Dolly Parton - Run Rose Run album review: Money-spinner still comes up smelling of roses

We all know Dolly Parton can write. There are plenty of indelible couplets across the country legend’s 48 albums. But can she write a novel? The world will find out on Monday when she follows in Bill Clinton’s footsteps to publish a collaboration with American literary juggernaut James Patterson. The double-name recognition alone all but guarantees a mega-bestseller. And if you can’t wait til then, here’s the album of the book, which probably spoils the plot to an extent with songs such as Lost and Found and Dark Night, Bright Future, but at least Patterson leaves the music to his partner.

Of course this Rose smells more like a money-printing marketing exercise than any deep-rooted desire to produce a great American novel. While most musicians stop at a shoe range, a fragrance or a minor acting sideline, Parton has already had more brand crossovers than KitKat. There’s the Dollywood theme park, 9 to 5: The Musical, a Netflix series called Heartstrings that turns her best known songs into dramas, and she already did a children’s book telling the story of Coat of Many Colors. Pushing into the future, this book and its music are about to become Spotify’s first “immersive listening experience”, and the 76-year-old is also promising “Dolly-inspired NFT artwork” and a “free live performance on the blockchain”.

(Records taken from a dataset)
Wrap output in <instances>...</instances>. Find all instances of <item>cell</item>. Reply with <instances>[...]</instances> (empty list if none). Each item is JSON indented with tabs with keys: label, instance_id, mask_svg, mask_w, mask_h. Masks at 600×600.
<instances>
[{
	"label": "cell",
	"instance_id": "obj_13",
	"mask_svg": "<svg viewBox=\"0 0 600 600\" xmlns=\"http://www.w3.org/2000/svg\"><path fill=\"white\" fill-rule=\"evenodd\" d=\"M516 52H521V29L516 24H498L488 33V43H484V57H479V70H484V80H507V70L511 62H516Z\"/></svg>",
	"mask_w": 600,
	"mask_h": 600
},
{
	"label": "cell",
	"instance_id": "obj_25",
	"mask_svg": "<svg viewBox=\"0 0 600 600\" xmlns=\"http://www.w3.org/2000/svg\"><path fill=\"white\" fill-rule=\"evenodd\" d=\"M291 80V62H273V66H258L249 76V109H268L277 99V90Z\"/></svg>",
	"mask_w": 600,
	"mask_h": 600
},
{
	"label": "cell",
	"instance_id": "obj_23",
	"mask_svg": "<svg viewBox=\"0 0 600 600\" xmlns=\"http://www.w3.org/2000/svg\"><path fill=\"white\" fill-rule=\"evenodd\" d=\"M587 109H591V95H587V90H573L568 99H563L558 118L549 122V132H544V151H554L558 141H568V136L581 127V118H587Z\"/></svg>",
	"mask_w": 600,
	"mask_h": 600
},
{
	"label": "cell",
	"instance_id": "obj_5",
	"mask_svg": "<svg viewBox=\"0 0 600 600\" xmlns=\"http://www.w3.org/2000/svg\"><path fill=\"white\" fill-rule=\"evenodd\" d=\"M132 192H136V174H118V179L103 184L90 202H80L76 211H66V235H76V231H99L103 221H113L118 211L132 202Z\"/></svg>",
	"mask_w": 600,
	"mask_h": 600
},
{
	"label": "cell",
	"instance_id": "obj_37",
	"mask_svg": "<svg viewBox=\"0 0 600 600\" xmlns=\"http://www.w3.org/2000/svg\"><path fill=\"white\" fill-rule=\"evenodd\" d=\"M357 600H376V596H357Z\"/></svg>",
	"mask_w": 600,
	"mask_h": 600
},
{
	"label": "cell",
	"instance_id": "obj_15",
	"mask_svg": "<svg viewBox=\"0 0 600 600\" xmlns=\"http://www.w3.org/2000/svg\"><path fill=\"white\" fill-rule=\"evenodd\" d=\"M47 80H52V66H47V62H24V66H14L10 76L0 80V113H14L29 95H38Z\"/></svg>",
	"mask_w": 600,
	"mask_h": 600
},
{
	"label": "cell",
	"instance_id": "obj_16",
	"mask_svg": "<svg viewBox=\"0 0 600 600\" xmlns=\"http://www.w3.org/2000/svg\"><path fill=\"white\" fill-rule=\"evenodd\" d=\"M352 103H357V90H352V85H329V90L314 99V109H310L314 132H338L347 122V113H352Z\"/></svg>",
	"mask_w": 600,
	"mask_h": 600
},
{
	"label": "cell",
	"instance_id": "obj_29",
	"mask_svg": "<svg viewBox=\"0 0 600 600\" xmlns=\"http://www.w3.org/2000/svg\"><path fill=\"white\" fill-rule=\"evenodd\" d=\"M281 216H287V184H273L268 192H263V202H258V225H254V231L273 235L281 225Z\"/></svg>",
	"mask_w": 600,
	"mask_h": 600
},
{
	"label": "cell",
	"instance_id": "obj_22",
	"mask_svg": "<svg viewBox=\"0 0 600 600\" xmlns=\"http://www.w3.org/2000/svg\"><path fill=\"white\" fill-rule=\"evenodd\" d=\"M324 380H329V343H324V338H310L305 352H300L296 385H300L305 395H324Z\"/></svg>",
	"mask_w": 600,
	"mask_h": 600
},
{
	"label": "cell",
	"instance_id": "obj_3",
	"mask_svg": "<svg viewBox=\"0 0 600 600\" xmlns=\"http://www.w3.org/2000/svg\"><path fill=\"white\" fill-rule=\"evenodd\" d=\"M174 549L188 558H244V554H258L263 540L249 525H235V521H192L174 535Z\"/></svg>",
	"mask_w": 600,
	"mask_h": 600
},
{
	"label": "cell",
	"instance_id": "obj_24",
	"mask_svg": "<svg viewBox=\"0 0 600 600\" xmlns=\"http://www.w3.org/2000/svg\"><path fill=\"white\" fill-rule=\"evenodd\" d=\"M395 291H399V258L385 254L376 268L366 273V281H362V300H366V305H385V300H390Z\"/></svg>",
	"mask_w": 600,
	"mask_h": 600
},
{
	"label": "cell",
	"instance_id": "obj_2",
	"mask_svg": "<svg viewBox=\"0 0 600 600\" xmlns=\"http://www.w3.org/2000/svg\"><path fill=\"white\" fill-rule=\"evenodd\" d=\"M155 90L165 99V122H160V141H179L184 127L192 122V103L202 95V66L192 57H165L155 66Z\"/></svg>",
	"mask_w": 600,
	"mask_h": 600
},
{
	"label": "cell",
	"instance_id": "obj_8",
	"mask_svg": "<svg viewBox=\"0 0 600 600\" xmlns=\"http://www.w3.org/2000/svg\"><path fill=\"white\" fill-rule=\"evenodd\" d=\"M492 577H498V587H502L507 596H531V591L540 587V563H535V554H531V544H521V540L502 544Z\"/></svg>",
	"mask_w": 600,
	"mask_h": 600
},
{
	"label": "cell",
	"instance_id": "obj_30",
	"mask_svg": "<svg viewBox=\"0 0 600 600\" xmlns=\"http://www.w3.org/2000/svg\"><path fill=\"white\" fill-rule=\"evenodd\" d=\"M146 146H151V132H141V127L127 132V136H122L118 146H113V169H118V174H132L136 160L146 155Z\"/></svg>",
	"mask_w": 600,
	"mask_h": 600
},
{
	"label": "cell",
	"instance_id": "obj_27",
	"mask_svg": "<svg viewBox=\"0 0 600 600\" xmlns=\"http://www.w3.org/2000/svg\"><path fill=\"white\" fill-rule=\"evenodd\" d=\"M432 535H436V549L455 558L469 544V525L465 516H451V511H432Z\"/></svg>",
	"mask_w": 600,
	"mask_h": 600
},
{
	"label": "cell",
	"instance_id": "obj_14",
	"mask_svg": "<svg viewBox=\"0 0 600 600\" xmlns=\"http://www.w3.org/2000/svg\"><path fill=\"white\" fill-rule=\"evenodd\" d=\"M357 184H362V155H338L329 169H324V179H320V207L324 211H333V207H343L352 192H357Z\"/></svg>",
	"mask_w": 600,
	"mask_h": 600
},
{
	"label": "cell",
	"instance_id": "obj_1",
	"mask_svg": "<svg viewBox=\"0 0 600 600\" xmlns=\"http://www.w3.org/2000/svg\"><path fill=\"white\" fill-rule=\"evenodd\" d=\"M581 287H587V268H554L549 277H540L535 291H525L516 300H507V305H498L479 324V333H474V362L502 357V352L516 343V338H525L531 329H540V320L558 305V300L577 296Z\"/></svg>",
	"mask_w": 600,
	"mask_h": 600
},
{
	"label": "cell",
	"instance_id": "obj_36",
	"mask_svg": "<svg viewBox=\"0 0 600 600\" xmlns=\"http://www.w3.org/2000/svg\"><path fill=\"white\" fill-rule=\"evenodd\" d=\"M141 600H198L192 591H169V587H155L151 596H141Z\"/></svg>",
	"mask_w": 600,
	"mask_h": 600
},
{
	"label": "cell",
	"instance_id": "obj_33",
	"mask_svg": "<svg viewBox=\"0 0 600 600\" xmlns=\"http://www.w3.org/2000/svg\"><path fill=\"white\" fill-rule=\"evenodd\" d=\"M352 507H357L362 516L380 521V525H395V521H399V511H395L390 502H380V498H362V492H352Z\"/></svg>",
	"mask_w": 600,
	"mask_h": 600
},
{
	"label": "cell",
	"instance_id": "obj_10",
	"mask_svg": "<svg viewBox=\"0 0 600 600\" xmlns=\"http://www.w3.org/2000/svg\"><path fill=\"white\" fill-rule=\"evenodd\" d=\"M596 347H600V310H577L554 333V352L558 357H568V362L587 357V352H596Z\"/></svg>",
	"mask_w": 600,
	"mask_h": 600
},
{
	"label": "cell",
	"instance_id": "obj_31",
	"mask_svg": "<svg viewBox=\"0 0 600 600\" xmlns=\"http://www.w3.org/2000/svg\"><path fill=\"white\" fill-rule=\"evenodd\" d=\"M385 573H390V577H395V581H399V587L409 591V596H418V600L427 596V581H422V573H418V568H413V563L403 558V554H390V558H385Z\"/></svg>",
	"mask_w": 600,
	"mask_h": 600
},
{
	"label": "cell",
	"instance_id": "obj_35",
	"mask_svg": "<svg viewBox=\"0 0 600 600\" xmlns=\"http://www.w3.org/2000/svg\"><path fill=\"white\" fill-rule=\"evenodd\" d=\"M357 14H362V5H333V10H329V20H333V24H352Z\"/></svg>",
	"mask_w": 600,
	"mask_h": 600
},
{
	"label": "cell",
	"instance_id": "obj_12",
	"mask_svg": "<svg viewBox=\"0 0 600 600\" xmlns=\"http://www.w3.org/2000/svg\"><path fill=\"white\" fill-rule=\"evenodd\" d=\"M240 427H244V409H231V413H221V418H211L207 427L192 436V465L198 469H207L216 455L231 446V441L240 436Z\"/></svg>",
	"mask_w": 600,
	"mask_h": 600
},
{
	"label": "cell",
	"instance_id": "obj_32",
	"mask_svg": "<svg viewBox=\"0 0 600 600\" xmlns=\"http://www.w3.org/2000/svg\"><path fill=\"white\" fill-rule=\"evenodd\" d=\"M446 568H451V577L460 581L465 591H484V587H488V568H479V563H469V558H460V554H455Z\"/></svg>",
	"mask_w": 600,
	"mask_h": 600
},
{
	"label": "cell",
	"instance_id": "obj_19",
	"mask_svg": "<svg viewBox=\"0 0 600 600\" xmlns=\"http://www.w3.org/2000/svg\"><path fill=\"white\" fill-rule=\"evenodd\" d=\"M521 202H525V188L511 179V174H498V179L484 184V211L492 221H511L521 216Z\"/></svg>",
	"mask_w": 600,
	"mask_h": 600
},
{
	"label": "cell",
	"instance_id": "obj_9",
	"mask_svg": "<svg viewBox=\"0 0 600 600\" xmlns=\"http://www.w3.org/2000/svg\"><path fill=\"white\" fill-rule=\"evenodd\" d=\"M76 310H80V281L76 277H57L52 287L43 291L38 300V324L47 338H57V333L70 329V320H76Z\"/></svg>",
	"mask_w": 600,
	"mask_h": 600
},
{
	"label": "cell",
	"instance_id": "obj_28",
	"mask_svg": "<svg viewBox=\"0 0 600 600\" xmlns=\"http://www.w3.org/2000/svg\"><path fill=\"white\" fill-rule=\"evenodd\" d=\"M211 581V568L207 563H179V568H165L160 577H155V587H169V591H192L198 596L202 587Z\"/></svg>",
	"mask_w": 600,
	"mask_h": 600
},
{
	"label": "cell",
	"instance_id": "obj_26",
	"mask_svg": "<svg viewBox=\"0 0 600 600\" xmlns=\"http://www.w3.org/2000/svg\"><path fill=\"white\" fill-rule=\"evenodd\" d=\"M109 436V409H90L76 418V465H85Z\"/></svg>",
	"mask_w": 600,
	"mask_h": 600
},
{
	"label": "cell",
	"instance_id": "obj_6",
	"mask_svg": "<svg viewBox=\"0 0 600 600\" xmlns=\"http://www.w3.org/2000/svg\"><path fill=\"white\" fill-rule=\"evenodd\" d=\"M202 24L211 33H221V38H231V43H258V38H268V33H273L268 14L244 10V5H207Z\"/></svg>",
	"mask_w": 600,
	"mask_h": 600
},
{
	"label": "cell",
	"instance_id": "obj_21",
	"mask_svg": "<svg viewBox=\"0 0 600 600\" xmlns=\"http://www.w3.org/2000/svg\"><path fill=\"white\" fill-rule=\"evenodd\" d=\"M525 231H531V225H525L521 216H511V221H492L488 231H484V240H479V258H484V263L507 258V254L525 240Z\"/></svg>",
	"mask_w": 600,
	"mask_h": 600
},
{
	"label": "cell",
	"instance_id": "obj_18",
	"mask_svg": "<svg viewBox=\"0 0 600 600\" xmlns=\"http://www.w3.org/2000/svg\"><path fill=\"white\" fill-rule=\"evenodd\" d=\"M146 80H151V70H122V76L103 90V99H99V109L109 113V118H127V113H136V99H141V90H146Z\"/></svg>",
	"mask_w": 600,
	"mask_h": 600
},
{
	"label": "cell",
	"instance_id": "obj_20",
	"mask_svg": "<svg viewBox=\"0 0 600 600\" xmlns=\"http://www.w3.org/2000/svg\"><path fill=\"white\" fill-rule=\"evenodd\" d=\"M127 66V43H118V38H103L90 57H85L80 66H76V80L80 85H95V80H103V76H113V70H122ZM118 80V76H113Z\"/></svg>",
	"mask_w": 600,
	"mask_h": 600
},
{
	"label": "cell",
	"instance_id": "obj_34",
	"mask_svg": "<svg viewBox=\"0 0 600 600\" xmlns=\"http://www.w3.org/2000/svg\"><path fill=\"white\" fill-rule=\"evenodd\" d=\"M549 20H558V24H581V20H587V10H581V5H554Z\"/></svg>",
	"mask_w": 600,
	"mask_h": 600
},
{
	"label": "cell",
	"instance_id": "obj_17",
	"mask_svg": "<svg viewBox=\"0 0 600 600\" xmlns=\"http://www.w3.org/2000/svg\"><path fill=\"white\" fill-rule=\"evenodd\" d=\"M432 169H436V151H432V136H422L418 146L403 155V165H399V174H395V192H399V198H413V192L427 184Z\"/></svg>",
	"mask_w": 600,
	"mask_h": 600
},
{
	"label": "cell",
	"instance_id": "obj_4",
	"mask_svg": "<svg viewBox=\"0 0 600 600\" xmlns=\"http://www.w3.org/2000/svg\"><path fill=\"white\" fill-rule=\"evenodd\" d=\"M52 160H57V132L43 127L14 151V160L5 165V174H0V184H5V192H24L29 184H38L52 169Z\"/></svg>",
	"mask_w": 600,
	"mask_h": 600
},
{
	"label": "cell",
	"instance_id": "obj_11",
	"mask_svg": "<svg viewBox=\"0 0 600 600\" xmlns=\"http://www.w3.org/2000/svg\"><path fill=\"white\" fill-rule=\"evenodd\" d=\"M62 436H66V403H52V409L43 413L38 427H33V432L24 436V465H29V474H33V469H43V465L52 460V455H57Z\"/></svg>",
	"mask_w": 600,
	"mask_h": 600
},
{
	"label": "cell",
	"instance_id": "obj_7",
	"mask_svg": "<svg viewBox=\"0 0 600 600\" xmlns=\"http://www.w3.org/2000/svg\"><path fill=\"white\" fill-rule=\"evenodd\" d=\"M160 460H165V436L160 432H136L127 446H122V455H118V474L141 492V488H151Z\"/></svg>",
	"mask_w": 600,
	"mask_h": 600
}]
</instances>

Activity 1 – Reproduce the passage of the album review starting with "We all know" and going on through "to his partner.".
Activity 2 – According to the album review, with which author did Dolly Parton collaborate on the novel?

Expected output 1 –
We all know Dolly Parton can write. There are plenty of indelible couplets across the country legend’s 48 albums. But can she write a novel? The world will find out on Monday when she follows in Bill Clinton’s footsteps to publish a collaboration with American literary juggernaut James Patterson. The double-name recognition alone all but guarantees a mega-bestseller. And if you can’t wait til then, here’s the album of the book, which probably spoils the plot to an extent with songs such as Lost and Found and Dark Night, Bright Future, but at least Patterson leaves the music to his partner.

Expected output 2 – James Patterson